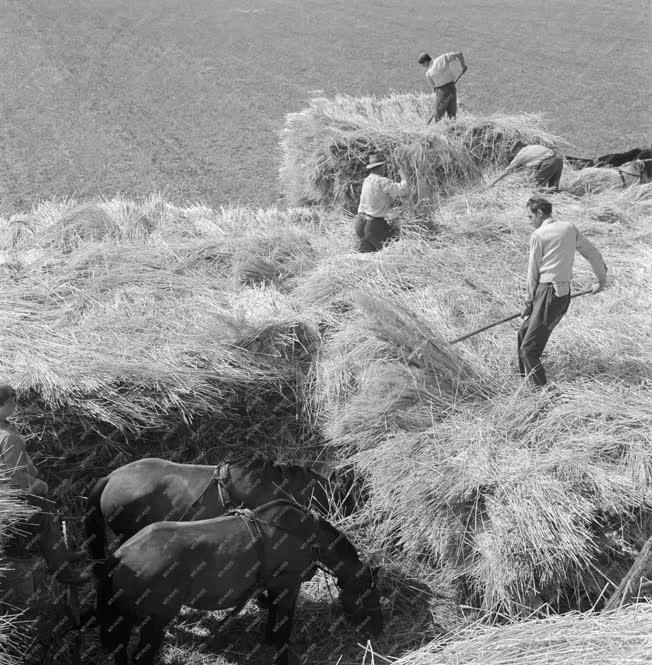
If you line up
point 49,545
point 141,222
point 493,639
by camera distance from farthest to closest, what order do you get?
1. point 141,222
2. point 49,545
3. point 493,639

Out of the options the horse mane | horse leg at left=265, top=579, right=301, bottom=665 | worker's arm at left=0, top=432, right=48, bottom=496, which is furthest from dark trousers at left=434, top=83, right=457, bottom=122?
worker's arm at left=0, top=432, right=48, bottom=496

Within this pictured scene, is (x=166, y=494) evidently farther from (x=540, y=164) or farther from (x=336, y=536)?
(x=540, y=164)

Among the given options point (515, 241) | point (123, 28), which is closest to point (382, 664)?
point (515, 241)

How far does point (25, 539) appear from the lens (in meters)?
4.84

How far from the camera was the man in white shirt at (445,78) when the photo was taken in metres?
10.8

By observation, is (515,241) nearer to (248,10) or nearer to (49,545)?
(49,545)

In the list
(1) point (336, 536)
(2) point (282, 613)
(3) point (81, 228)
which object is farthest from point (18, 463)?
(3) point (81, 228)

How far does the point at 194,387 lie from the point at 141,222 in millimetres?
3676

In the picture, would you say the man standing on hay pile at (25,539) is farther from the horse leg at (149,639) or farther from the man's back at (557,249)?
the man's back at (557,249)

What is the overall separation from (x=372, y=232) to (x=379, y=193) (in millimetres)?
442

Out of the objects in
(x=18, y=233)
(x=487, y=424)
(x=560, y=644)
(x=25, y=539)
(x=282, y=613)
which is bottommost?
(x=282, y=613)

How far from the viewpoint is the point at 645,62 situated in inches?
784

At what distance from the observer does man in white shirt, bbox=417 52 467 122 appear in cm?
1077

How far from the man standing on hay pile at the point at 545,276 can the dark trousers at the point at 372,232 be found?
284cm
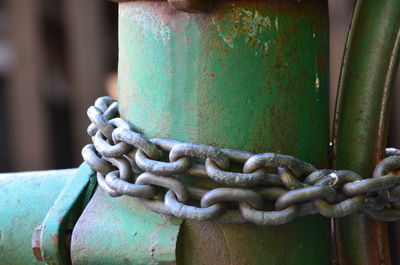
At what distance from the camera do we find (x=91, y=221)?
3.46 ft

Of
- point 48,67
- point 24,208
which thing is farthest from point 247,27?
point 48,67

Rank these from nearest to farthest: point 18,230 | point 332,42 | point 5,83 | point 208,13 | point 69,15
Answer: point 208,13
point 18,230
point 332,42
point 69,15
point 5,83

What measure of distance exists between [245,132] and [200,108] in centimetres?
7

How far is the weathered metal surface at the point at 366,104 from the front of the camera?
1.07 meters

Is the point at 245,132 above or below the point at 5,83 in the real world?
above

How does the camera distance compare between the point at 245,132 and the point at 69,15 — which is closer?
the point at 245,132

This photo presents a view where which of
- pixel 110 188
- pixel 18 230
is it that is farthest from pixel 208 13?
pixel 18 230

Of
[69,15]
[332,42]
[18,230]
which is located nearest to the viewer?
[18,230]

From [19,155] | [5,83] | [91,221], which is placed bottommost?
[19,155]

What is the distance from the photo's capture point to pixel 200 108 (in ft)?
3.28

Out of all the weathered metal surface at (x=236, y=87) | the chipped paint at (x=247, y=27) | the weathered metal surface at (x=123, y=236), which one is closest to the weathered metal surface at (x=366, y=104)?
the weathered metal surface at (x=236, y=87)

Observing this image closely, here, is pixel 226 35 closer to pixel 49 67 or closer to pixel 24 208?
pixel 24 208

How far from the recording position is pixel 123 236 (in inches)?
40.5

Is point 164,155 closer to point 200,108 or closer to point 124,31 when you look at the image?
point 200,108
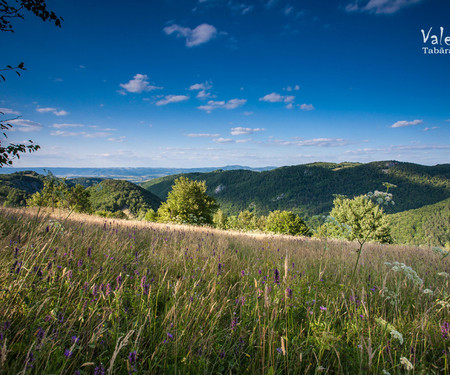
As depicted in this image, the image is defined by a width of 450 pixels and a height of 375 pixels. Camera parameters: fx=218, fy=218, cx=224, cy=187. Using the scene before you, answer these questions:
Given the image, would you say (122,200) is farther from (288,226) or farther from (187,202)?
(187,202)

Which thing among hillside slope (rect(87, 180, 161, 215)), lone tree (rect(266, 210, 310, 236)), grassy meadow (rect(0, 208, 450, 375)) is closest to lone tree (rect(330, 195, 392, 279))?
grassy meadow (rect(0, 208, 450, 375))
##########
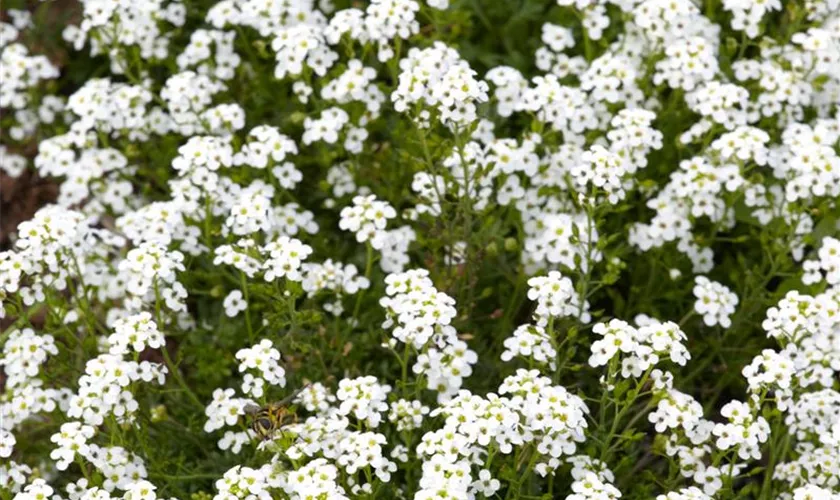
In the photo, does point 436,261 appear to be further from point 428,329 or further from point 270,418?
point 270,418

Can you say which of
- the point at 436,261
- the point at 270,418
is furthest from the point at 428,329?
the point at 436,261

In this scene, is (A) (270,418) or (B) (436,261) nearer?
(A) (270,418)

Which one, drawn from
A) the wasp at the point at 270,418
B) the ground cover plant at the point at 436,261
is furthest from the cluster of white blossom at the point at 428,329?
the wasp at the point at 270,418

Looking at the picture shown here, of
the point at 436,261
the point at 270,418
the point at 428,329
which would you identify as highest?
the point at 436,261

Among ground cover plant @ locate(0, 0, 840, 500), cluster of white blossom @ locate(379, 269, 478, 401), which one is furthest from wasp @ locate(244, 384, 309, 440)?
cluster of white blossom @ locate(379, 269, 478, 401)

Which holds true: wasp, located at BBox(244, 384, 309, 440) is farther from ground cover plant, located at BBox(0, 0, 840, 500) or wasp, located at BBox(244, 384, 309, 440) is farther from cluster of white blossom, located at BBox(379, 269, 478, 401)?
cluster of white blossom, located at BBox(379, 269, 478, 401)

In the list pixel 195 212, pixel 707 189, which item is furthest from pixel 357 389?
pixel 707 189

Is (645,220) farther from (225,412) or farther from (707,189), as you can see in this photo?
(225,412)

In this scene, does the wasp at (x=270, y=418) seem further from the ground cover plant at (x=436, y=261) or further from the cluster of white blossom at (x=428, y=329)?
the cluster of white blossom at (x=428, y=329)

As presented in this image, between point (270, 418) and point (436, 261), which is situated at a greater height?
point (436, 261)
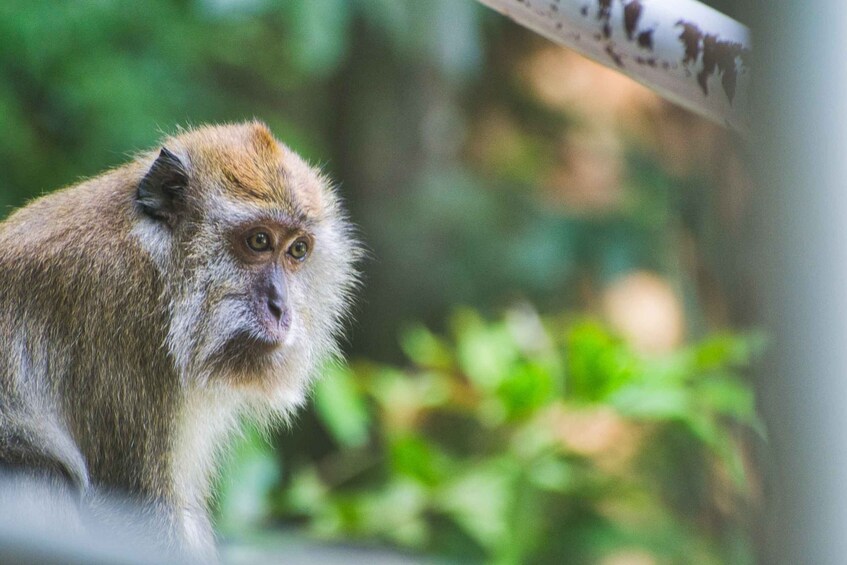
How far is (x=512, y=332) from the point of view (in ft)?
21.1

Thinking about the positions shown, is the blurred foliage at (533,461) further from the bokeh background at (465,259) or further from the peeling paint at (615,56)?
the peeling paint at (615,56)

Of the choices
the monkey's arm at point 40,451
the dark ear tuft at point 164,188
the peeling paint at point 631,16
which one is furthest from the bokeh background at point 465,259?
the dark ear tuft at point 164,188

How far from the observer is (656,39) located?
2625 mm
##########
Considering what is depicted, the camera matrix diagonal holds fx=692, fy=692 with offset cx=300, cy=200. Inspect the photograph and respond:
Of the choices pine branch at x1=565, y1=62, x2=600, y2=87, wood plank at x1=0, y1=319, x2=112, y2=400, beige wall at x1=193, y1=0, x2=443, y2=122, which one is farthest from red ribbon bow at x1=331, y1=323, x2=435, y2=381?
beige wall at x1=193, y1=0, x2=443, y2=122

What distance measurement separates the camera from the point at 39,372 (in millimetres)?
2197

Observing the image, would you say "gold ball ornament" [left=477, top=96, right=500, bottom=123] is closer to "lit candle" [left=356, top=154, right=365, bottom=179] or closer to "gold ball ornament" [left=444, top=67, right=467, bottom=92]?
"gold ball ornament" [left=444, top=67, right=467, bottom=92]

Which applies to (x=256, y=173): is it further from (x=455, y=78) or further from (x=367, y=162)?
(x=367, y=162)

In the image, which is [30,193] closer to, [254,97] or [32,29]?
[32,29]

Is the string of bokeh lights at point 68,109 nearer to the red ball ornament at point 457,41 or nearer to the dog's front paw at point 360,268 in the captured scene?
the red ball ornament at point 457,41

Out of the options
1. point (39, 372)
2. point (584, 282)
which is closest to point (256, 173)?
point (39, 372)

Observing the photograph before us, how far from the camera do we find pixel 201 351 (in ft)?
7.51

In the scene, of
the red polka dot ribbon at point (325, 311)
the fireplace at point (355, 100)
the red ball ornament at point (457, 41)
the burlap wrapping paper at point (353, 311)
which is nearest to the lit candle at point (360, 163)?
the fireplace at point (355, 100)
##########
• EXERCISE DETAILS:
Filter the records above, copying out every line that contains the word "situated".

• CORRECT RESPONSE:
How far from the viewpoint is the point at 645,62 situated in inches?
As presented in this image, between point (270, 418) and point (436, 261), which is situated at a greater height?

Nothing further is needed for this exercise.